Captioned web images
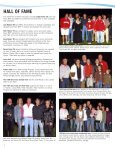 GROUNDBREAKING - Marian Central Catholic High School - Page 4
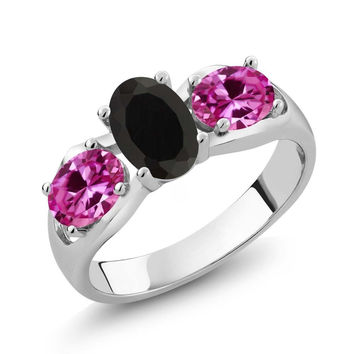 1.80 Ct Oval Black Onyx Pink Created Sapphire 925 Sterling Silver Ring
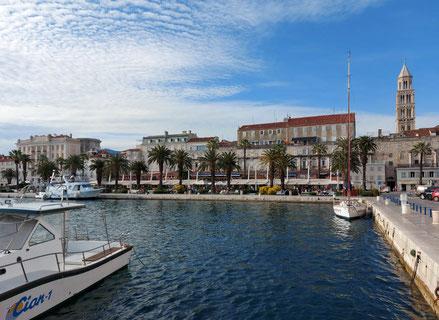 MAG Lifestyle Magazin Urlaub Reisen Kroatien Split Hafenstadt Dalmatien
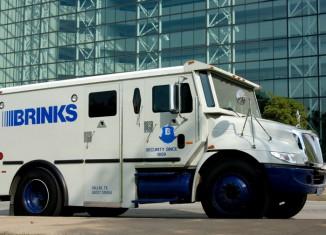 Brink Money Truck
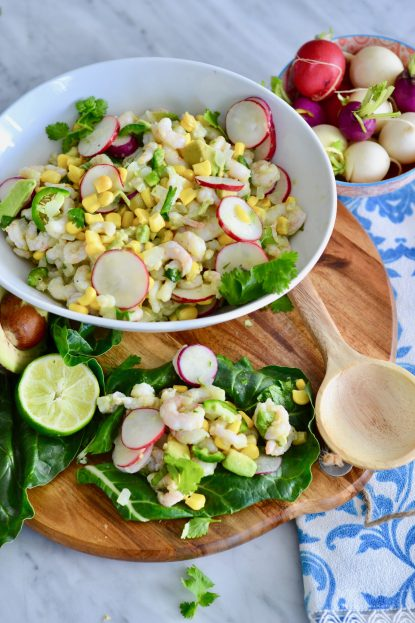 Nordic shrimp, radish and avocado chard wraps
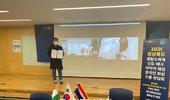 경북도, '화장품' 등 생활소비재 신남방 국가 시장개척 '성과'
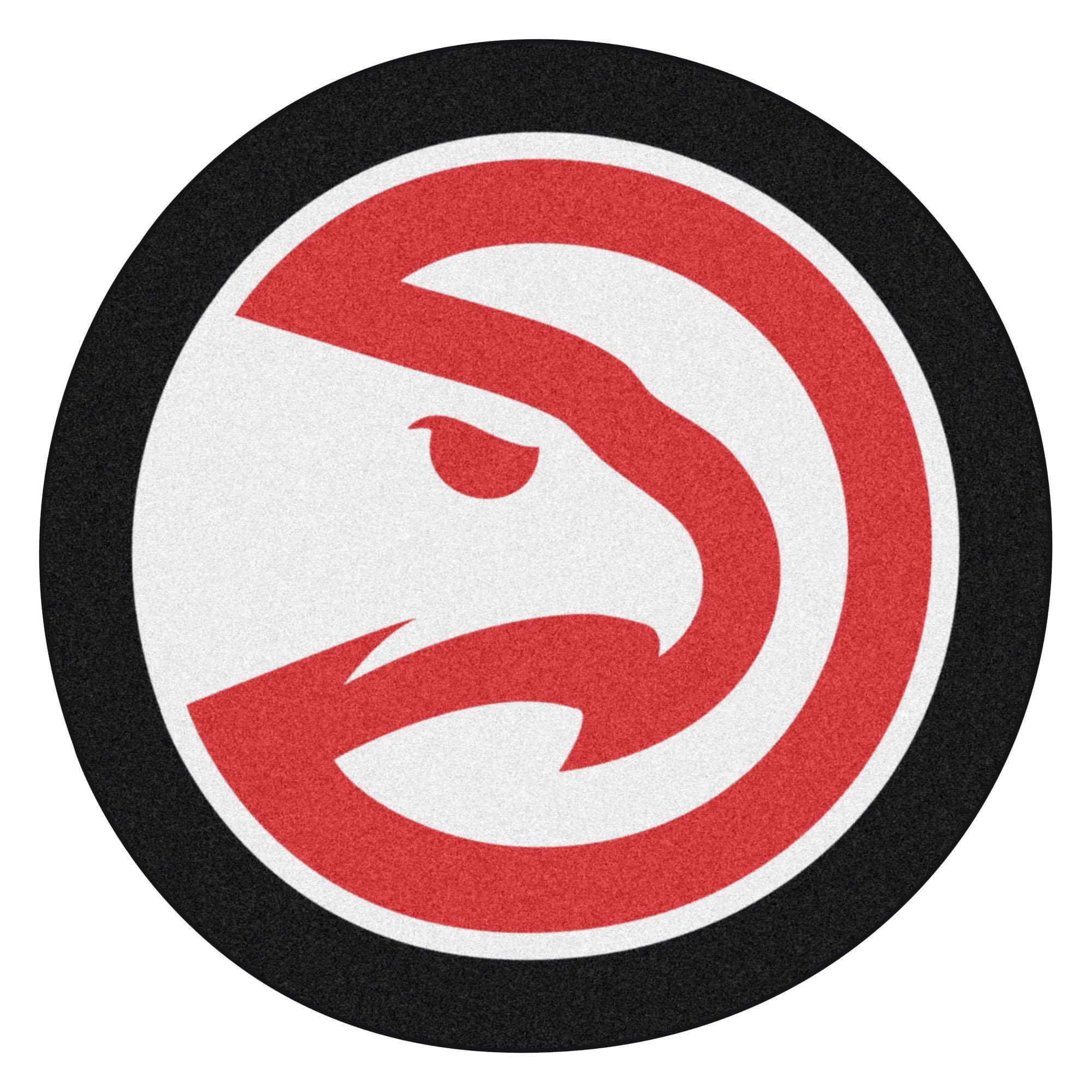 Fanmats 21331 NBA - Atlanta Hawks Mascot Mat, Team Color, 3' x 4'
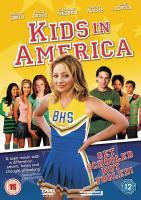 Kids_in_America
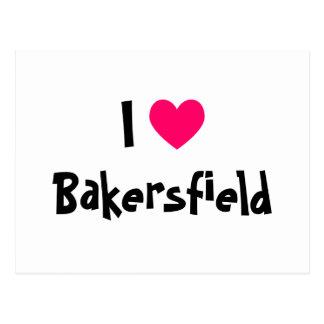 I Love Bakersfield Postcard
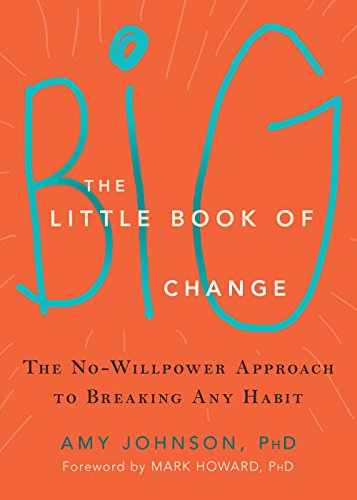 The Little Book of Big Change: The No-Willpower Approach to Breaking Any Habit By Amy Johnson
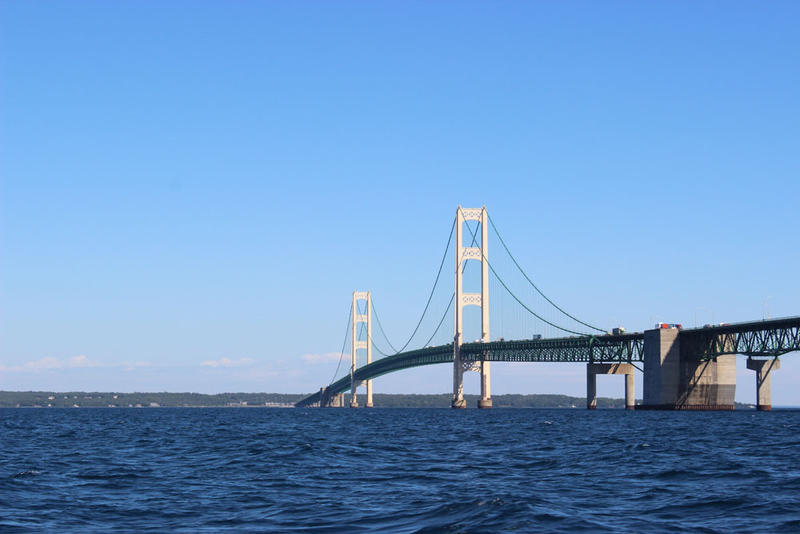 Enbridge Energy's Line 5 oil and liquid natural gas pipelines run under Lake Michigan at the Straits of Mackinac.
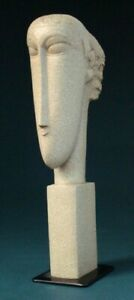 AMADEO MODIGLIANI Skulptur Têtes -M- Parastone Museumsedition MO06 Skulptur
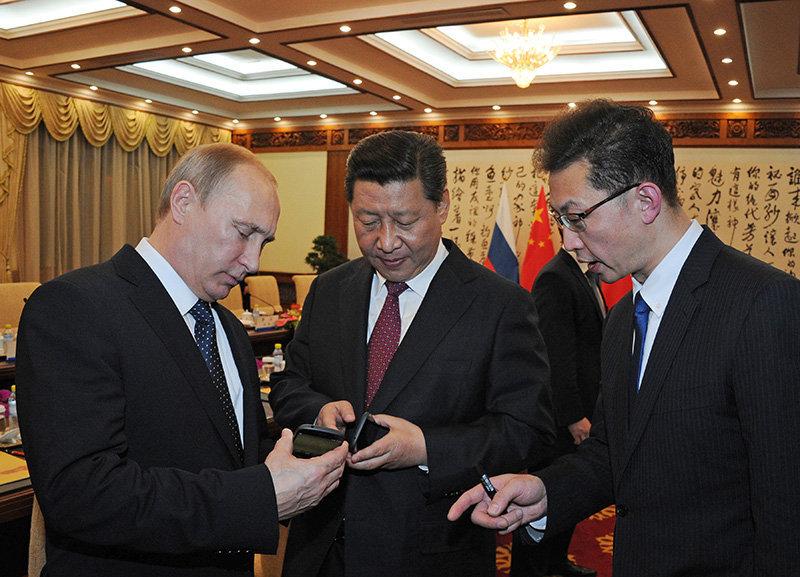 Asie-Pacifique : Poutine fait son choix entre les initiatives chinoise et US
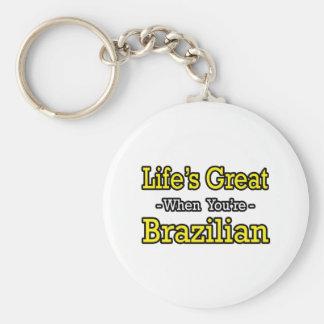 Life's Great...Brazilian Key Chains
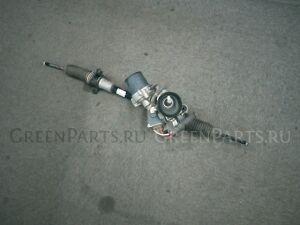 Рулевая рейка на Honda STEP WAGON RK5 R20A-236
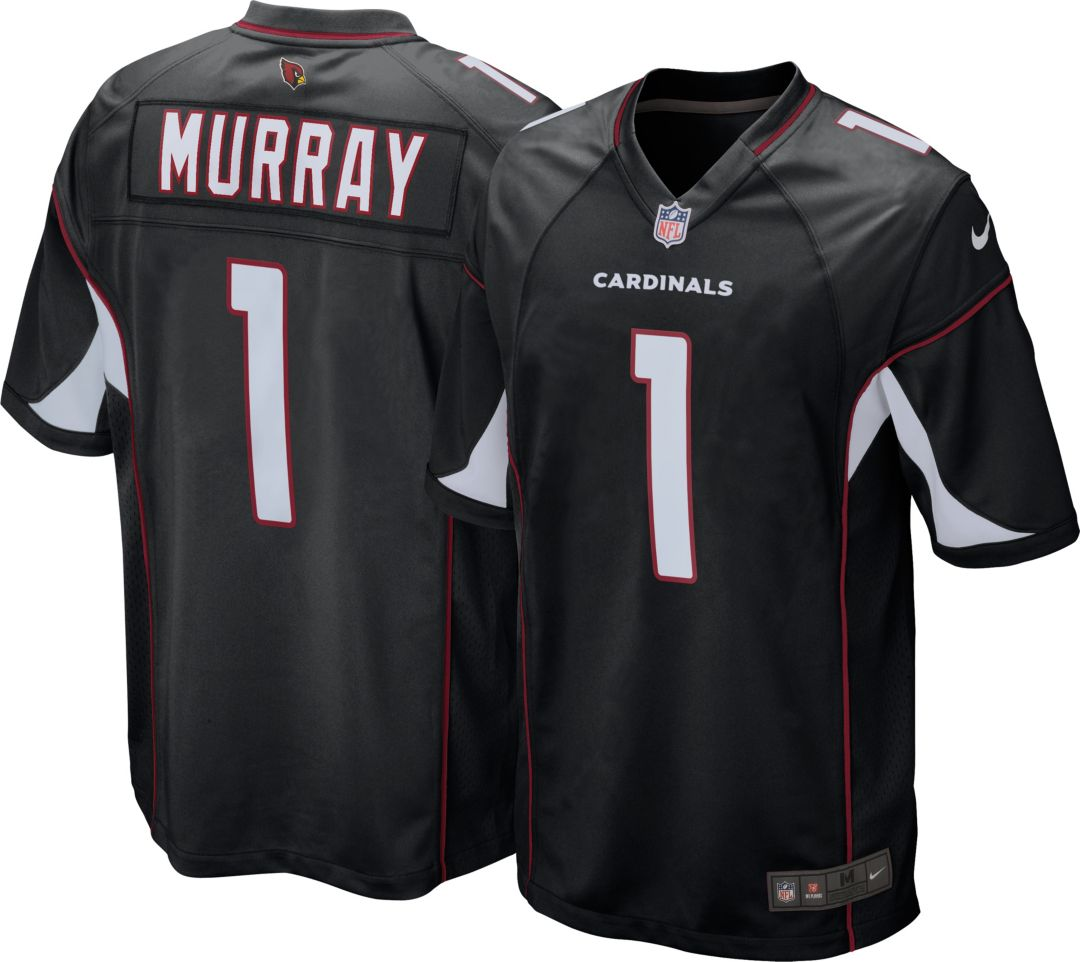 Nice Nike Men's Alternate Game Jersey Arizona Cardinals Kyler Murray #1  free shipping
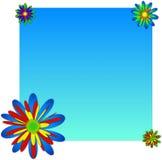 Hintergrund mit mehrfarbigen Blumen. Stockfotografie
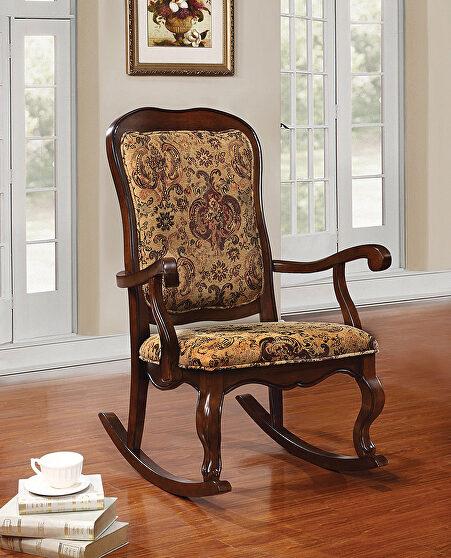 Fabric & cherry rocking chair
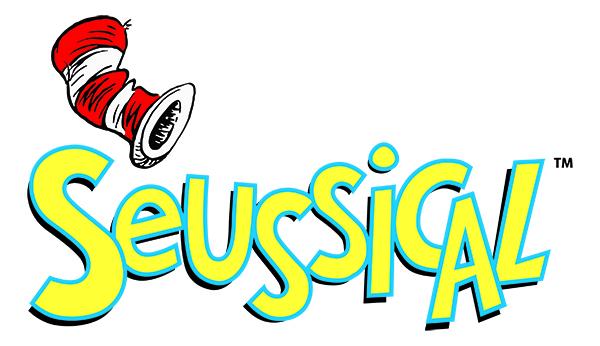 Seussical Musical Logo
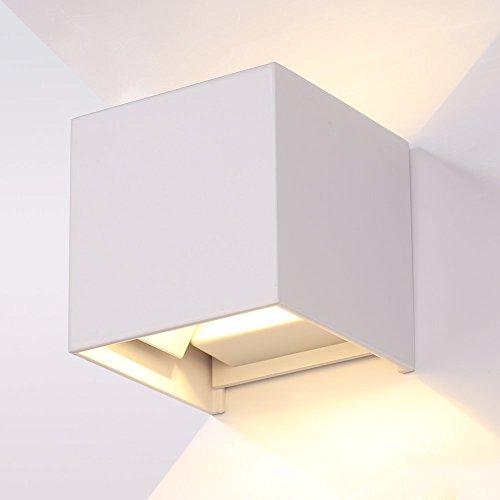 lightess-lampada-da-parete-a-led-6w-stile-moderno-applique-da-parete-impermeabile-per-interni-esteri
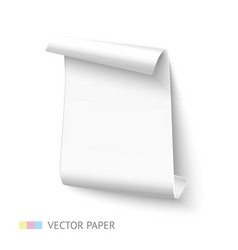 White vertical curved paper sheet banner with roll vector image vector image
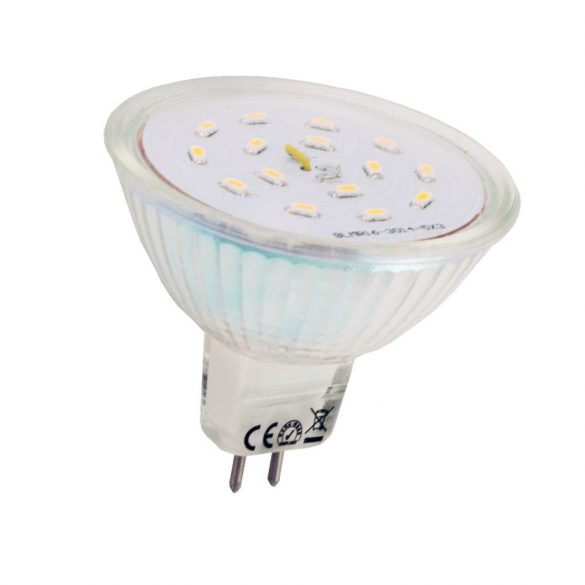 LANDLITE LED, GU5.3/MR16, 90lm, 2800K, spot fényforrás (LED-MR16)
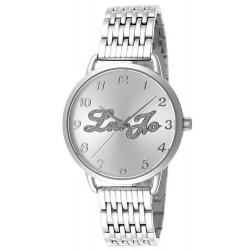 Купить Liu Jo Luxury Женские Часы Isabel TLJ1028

= Prompt =
Skip the pictures and print exactly the lines from the one containing "Seussical Musical Logo" through the end of the records above.

= Answer space =
 Seussical Musical Logo
 lightess-lampada-da-parete-a-led-6w-stile-moderno-applique-da-parete-impermeabile-per-interni-esteri
 White vertical curved paper sheet banner with roll vector image vector image
 LANDLITE LED, GU5.3/MR16, 90lm, 2800K, spot fényforrás (LED-MR16)
 Купить Liu Jo Luxury Женские Часы Isabel TLJ1028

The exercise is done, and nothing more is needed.